(Work order):
Would you print each of the entries below precisely as given?

(Collected data entries)
-*-

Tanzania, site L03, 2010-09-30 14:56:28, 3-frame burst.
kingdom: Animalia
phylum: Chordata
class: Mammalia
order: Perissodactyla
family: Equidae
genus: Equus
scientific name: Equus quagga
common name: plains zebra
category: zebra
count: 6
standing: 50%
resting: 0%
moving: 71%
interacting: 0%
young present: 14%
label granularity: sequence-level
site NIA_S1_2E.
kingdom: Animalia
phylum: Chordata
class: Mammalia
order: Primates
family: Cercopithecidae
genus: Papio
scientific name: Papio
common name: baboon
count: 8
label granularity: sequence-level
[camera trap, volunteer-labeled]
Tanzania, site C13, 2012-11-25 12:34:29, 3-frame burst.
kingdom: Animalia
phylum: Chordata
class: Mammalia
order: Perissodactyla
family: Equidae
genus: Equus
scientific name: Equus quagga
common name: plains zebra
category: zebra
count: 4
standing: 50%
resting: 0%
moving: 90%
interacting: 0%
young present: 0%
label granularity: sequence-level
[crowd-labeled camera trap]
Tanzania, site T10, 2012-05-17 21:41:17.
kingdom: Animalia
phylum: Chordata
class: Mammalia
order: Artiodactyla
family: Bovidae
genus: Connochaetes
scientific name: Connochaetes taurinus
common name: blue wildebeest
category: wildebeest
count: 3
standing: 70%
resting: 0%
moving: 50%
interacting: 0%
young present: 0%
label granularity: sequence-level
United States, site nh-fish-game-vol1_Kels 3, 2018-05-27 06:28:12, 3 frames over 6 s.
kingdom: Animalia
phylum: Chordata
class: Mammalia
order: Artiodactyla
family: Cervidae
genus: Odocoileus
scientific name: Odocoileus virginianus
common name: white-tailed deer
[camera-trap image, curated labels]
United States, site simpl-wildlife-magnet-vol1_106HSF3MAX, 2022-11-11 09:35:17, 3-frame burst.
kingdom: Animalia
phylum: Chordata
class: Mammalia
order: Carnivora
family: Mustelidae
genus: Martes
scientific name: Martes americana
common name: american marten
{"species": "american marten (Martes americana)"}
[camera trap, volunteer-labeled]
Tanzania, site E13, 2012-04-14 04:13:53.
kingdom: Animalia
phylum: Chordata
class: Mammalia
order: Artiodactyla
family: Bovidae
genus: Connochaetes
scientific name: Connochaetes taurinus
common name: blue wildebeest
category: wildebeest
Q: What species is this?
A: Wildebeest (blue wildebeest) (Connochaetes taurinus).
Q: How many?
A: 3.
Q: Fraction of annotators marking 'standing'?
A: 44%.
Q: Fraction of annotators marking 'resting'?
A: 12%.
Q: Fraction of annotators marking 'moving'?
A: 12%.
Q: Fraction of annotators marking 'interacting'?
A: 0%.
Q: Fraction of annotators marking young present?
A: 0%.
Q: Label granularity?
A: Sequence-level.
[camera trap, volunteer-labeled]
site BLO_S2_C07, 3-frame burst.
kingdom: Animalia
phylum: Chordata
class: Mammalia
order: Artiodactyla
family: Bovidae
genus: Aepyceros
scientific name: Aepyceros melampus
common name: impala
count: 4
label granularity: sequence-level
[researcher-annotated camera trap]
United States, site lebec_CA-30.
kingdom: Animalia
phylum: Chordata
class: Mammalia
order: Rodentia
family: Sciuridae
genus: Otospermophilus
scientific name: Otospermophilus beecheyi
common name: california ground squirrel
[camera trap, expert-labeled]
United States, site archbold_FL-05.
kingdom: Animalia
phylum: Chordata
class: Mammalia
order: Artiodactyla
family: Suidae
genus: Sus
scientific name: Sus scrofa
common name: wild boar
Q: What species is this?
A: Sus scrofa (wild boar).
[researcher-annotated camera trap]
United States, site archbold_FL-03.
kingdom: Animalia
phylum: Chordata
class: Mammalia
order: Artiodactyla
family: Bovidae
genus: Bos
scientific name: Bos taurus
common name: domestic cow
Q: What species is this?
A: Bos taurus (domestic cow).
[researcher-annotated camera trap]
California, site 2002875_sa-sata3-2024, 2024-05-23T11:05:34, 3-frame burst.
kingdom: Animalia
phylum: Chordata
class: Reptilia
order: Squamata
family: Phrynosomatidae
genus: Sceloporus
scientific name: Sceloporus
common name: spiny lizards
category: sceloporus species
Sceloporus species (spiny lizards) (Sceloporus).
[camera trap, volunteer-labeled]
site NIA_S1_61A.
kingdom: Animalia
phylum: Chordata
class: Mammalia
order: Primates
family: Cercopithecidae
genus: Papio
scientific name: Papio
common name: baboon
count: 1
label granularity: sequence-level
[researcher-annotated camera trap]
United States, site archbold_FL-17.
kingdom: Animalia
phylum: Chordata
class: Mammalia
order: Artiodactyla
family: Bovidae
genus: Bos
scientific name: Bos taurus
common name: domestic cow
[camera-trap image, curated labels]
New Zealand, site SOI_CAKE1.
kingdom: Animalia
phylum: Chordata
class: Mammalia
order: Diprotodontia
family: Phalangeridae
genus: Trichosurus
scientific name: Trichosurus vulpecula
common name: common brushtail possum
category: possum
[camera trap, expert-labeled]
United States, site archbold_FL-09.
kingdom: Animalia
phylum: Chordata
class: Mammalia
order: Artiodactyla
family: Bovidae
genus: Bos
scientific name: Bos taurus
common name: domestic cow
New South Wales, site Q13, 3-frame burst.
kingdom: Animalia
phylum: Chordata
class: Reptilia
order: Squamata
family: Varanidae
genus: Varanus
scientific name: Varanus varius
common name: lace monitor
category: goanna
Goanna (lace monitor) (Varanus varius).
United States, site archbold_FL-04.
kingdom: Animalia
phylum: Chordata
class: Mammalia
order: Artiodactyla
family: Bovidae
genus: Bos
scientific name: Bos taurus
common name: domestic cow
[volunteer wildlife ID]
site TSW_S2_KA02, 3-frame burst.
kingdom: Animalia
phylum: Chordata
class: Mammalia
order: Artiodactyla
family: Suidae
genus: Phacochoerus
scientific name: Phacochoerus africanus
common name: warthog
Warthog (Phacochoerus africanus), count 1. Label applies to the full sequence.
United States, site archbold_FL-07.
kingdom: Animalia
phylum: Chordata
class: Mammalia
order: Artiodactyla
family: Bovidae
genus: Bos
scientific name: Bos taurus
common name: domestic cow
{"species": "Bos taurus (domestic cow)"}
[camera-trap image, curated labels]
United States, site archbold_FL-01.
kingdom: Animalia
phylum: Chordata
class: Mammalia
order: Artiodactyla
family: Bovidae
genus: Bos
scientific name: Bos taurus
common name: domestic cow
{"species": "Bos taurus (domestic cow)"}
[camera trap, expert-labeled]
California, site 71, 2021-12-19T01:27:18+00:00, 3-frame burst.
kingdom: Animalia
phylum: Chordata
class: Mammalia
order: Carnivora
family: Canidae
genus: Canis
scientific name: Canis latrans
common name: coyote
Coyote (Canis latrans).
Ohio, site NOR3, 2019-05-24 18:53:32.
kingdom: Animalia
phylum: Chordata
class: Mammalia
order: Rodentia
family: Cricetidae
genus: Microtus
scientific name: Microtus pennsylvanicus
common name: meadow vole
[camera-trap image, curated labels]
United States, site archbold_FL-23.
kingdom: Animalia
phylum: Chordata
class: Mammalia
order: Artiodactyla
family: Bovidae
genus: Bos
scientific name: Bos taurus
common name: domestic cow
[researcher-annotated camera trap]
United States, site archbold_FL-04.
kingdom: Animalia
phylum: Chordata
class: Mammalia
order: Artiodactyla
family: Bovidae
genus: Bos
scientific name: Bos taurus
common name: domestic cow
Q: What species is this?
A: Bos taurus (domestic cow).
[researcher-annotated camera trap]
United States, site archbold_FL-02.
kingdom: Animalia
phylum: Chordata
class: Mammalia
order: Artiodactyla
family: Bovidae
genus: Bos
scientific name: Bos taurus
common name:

-*-

(Written answer):
Tanzania, site L03, 2010-09-30 14:56:28, 3-frame burst.
kingdom: Animalia
phylum: Chordata
class: Mammalia
order: Perissodactyla
family: Equidae
genus: Equus
scientific name: Equus quagga
common name: plains zebra
category: zebra
count: 6
standing: 50%
resting: 0%
moving: 71%
interacting: 0%
young present: 14%
label granularity: sequence-level
site NIA_S1_2E.
kingdom: Animalia
phylum: Chordata
class: Mammalia
order: Primates
family: Cercopithecidae
genus: Papio
scientific name: Papio
common name: baboon
count: 8
label granularity: sequence-level
[camera trap, volunteer-labeled]
Tanzania, site C13, 2012-11-25 12:34:29, 3-frame burst.
kingdom: Animalia
phylum: Chordata
class: Mammalia
order: Perissodactyla
family: Equidae
genus: Equus
scientific name: Equus quagga
common name: plains zebra
category: zebra
count: 4
standing: 50%
resting: 0%
moving: 90%
interacting: 0%
young present: 0%
label granularity: sequence-level
[crowd-labeled camera trap]
Tanzania, site T10, 2012-05-17 21:41:17.
kingdom: Animalia
phylum: Chordata
class: Mammalia
order: Artiodactyla
family: Bovidae
genus: Connochaetes
scientific name: Connochaetes taurinus
common name: blue wildebeest
category: wildebeest
count: 3
standing: 70%
resting: 0%
moving: 50%
interacting: 0%
young present: 0%
label granularity: sequence-level
United States, site nh-fish-game-vol1_Kels 3, 2018-05-27 06:28:12, 3 frames over 6 s.
kingdom: Animalia
phylum: Chordata
class: Mammalia
order: Artiodactyla
family: Cervidae
genus: Odocoileus
scientific name: Odocoileus virginianus
common name: white-tailed deer
[camera-trap image, curated labels]
United States, site simpl-wildlife-magnet-vol1_106HSF3MAX, 2022-11-11 09:35:17, 3-frame burst.
kingdom: Animalia
phylum: Chordata
class: Mammalia
order: Carnivora
family: Mustelidae
genus: Martes
scientific name: Martes americana
common name: american marten
{"species": "american marten (Martes americana)"}
[camera trap, volunteer-labeled]
Tanzania, site E13, 2012-04-14 04:13:53.
kingdom: Animalia
phylum: Chordata
class: Mammalia
order: Artiodactyla
family: Bovidae
genus: Connochaetes
scientific name: Connochaetes taurinus
common name: blue wildebeest
category: wildebeest
Q: What species is this?
A: Wildebeest (blue wildebeest) (Connochaetes taurinus).
Q: How many?
A: 3.
Q: Fraction of annotators marking 'standing'?
A: 44%.
Q: Fraction of annotators marking 'resting'?
A: 12%.
Q: Fraction of annotators marking 'moving'?
A: 12%.
Q: Fraction of annotators marking 'interacting'?
A: 0%.
Q: Fraction of annotators marking young present?
A: 0%.
Q: Label granularity?
A: Sequence-level.
[camera trap, volunteer-labeled]
site BLO_S2_C07, 3-frame burst.
kingdom: Animalia
phylum: Chordata
class: Mammalia
order: Artiodactyla
family: Bovidae
genus: Aepyceros
scientific name: Aepyceros melampus
common name: impala
count: 4
label granularity: sequence-level
[researcher-annotated camera trap]
United States, site lebec_CA-30.
kingdom: Animalia
phylum: Chordata
class: Mammalia
order: Rodentia
family: Sciuridae
genus: Otospermophilus
scientific name: Otospermophilus beecheyi
common name: california ground squirrel
[camera trap, expert-labeled]
United States, site archbold_FL-05.
kingdom: Animalia
phylum: Chordata
class: Mammalia
order: Artiodactyla
family: Suidae
genus: Sus
scientific name: Sus scrofa
common name: wild boar
Q: What species is this?
A: Sus scrofa (wild boar).
[researcher-annotated camera trap]
United States, site archbold_FL-03.
kingdom: Animalia
phylum: Chordata
class: Mammalia
order: Artiodactyla
family: Bovidae
genus: Bos
scientific name: Bos taurus
common name: domestic cow
Q: What species is this?
A: Bos taurus (domestic cow).
[researcher-annotated camera trap]
California, site 2002875_sa-sata3-2024, 2024-05-23T11:05:34, 3-frame burst.
kingdom: Animalia
phylum: Chordata
class: Reptilia
order: Squamata
family: Phrynosomatidae
genus: Sceloporus
scientific name: Sceloporus
common name: spiny lizards
category: sceloporus species
Sceloporus species (spiny lizards) (Sceloporus).
[camera trap, volunteer-labeled]
site NIA_S1_61A.
kingdom: Animalia
phylum: Chordata
class: Mammalia
order: Primates
family: Cercopithecidae
genus: Papio
scientific name: Papio
common name: baboon
count: 1
label granularity: sequence-level
[researcher-annotated camera trap]
United States, site archbold_FL-17.
kingdom: Animalia
phylum: Chordata
class: Mammalia
order: Artiodactyla
family: Bovidae
genus: Bos
scientific name: Bos taurus
common name: domestic cow
[camera-trap image, curated labels]
New Zealand, site SOI_CAKE1.
kingdom: Animalia
phylum: Chordata
class: Mammalia
order: Diprotodontia
family: Phalangeridae
genus: Trichosurus
scientific name: Trichosurus vulpecula
common name: common brushtail possum
category: possum
[camera trap, expert-labeled]
United States, site archbold_FL-09.
kingdom: Animalia
phylum: Chordata
class: Mammalia
order: Artiodactyla
family: Bovidae
genus: Bos
scientific name: Bos taurus
common name: domestic cow
New South Wales, site Q13, 3-frame burst.
kingdom: Animalia
phylum: Chordata
class: Reptilia
order: Squamata
family: Varanidae
genus: Varanus
scientific name: Varanus varius
common name: lace monitor
category: goanna
Goanna (lace monitor) (Varanus varius).
United States, site archbold_FL-04.
kingdom: Animalia
phylum: Chordata
class: Mammalia
order: Artiodactyla
family: Bovidae
genus: Bos
scientific name: Bos taurus
common name: domestic cow
[volunteer wildlife ID]
site TSW_S2_KA02, 3-frame burst.
kingdom: Animalia
phylum: Chordata
class: Mammalia
order: Artiodactyla
family: Suidae
genus: Phacochoerus
scientific name: Phacochoerus africanus
common name: warthog
Warthog (Phacochoerus africanus), count 1. Label applies to the full sequence.
United States, site archbold_FL-07.
kingdom: Animalia
phylum: Chordata
class: Mammalia
order: Artiodactyla
family: Bovidae
genus: Bos
scientific name: Bos taurus
common name: domestic cow
{"species": "Bos taurus (domestic cow)"}
[camera-trap image, curated labels]
United States, site archbold_FL-01.
kingdom: Animalia
phylum: Chordata
class: Mammalia
order: Artiodactyla
family: Bovidae
genus: Bos
scientific name: Bos taurus
common name: domestic cow
{"species": "Bos taurus (domestic cow)"}
[camera trap, expert-labeled]
California, site 71, 2021-12-19T01:27:18+00:00, 3-frame burst.
kingdom: Animalia
phylum: Chordata
class: Mammalia
order: Carnivora
family: Canidae
genus: Canis
scientific name: Canis latrans
common name: coyote
Coyote (Canis latrans).
Ohio, site NOR3, 2019-05-24 18:53:32.
kingdom: Animalia
phylum: Chordata
class: Mammalia
order: Rodentia
family: Cricetidae
genus: Microtus
scientific name: Microtus pennsylvanicus
common name: meadow vole
[camera-trap image, curated labels]
United States, site archbold_FL-23.
kingdom: Animalia
phylum: Chordata
class: Mammalia
order: Artiodactyla
family: Bovidae
genus: Bos
scientific name: Bos taurus
common name: domestic cow
[researcher-annotated camera trap]
United States, site archbold_FL-04.
kingdom: Animalia
phylum: Chordata
class: Mammalia
order: Artiodactyla
family: Bovidae
genus: Bos
scientific name: Bos taurus
common name: domestic cow
Q: What species is this?
A: Bos taurus (domestic cow).
[researcher-annotated camera trap]
United States, site archbold_FL-02.
kingdom: Animalia
phylum: Chordata
class: Mammalia
order: Artiodactyla
family: Bovidae
genus: Bos
scientific name: Bos taurus
common name:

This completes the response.